- DOCUMENT EXCERPT -
Appellate Decision—James T. Butler, et al. v. Domco Products: Azrock Flooring Tiles the Source of Asbestos Fibers
Washington State Court of Appeals Reinstates Mesothelioma Case Against Domco Products
State of Washington — February 21, 2008 — The Washington State Court of Appeals reversed a summary judgment in the case of James T. Butler and Kathleen Butler v. Domco Products. Before his death, Mr. Butler and his wife filed suit against Domco Products, claiming that exposure to asbestos from flooring tiles manufactured by Domco’s predecessor, Azrock Industries, Inc., caused his mesothelioma and asbestos-related diseases.
Domco successfully moved for summary judgment on the grounds that Mr. Butler could not show that Azrock flooring tiles had significantly exposed him to asbestos. In the appeal, Butler et al. raised a reasonable inference that he had worked with older style Azrock tiles that released airborne asbestos fibers when cut, and also established that his disease was caused by cumulative exposure to asbestos.

- SUPPLIED INFORMATION -
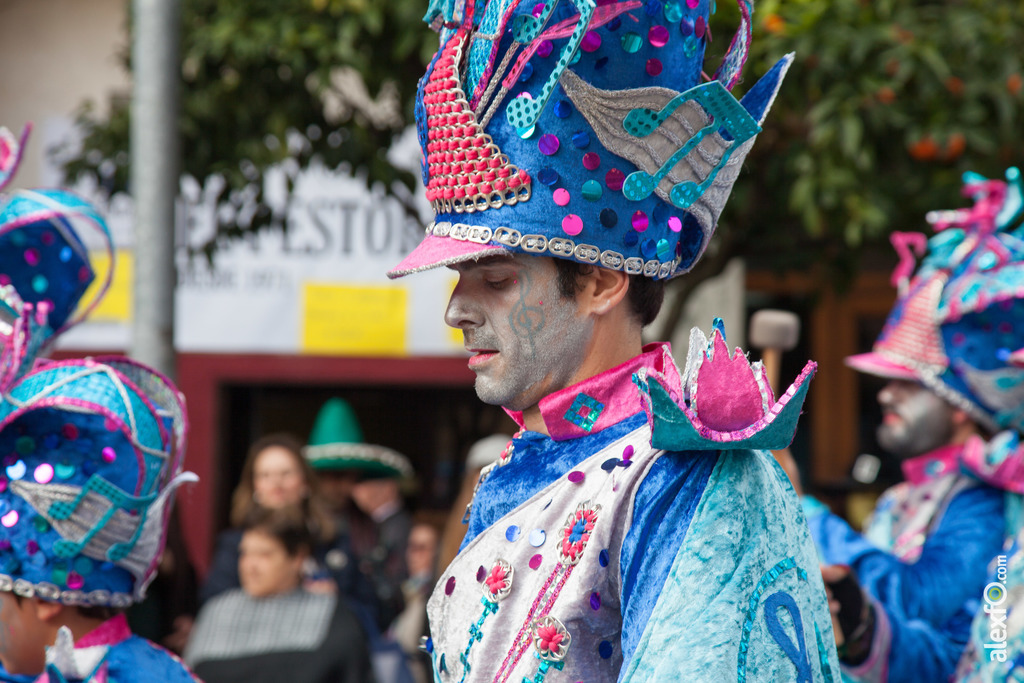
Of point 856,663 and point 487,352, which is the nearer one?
point 487,352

- REQUIREMENT -
List every company and court named in the appellate decision summary above.

- ANSWER BOX -
Washington State Court of Appeals; Domco Products; Azrock Industries, Inc.